Housing Stops and Industrial Reduction
- February Housing Starts fell hard by 17.0 percent to an 897,000 unit annual rate.
- Permits for new residential construction increased in February by 3.0 percent to a 1,092,000 unit pace.
- The National Association of Home Builders’ Builder Confidence index dropped to 53 in March.
- Industrial Production gained only 0.1 percent in February as manufacturing output eased.
U.S. economic data is sagging going into the Federal Open Market Committee’s two-day meeting, which began this morning. Residential construction activity was snowed out in February. New housing starts fell by 17.0 percent for the month, with declines in all four Census regions. The Northeast saw the biggest cooldown, with housing starts shrinking by 56.5 percent in February. In the Midwest, starts fell by 37.0 percent. The South was down slightly at -2.5 percent, while starts in the West dipped by 18.2 percent. Losses were shared across single- and multi-family categories. Single-family starts were down 14.9 percent nationwide. Multi-family starts dropped by 21.6 percent. Now for the better news: permits for new construction increased by 3.0 percent in February, indicating that builders plan to resume activity after the big thaw. Single-family permits were a bit weak, easing by 6.2 percent. But multi-family permits roared ahead. Weather was clearly a factor in the weak February residential construction data but that is not the whole story. Sales of new homes have been range-bound for more than two years. We expect to see some moderate improvement in new home sales this spring, supported by robust job growth, and that will provide more incentive for builders.

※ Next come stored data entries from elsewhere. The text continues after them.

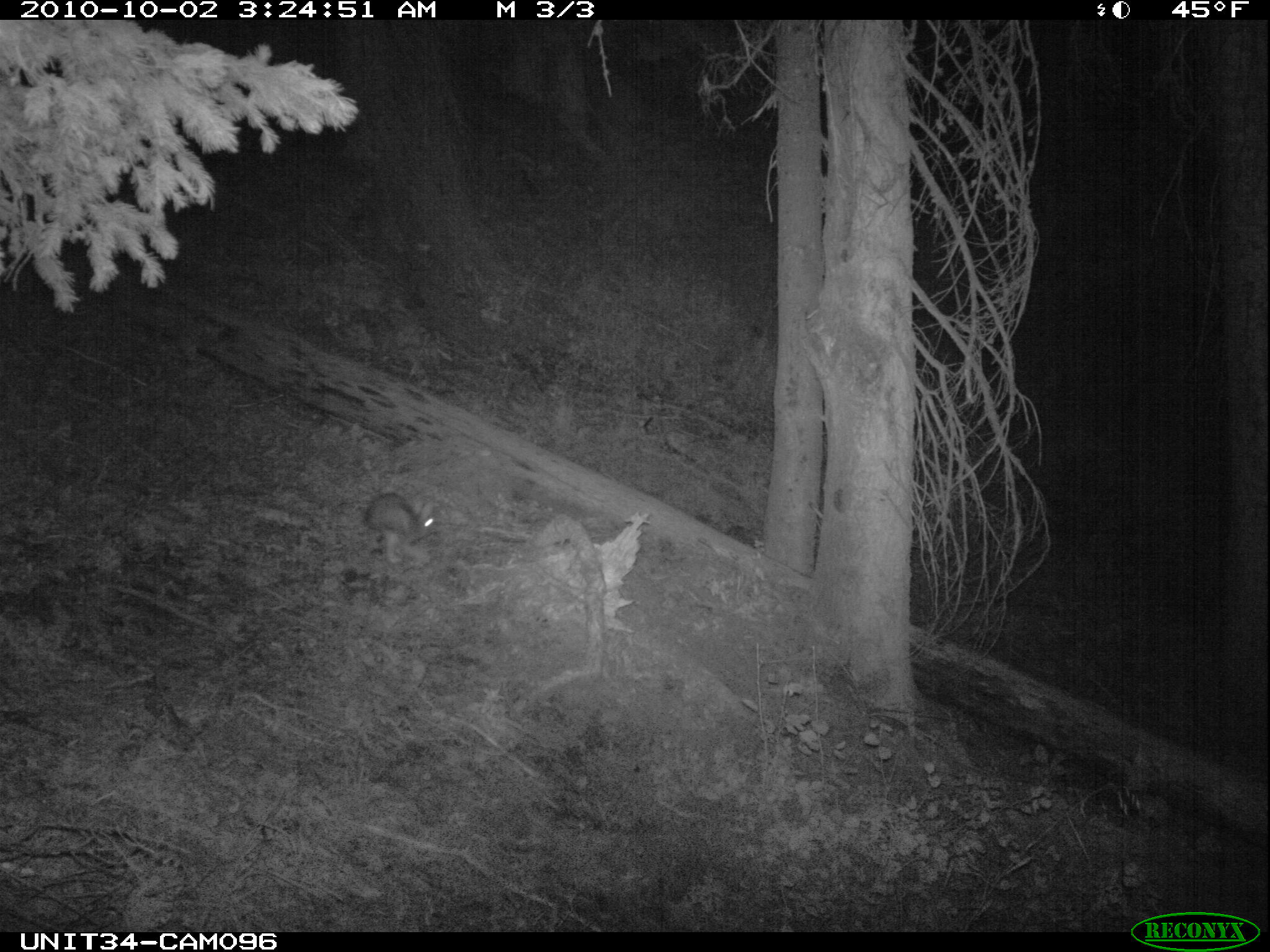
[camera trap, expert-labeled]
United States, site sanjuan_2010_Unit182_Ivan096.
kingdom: Animalia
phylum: Chordata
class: Mammalia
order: Lagomorpha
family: Leporidae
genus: Lepus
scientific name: Lepus americanus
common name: snowshoe hare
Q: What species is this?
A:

According to the National Association of Homebuilders, builder confidence slipped in March to an index level of 53. This is still in positive territory. The drop in builder confidence stems mostly from supply chain issues, including lot availability and labor shortages. Tight underwriting standards are also blamed. Given these complaints, the NAHB survey reads more as a lagging indicator of builder confidence than a leading indicator.
Industrial production registered a weak 0.1 percent increase in February. The small gain was supported by a large 7.3 percent increase in utility output for the month that was driven by the bad weather. Manufacturing output decreased by 0.2 percent in February, consistent with the moderate declining trend in auto sales over the last three months. Likewise, motor vehicle assemblies have dropped in December, January and February. We expect to see a rebound in auto sales in March and April, and this will support strong manufacturing output. Capacity utilization dipped to 78.9 in February.
Market Reaction: Equity markets opened with losses. The yield on 10-Year Treasury bonds is down to 2.06 percent. NYMEX crude oil is down to $43.50/barrel. Natural gas futures are up to $2.83/mmbtu.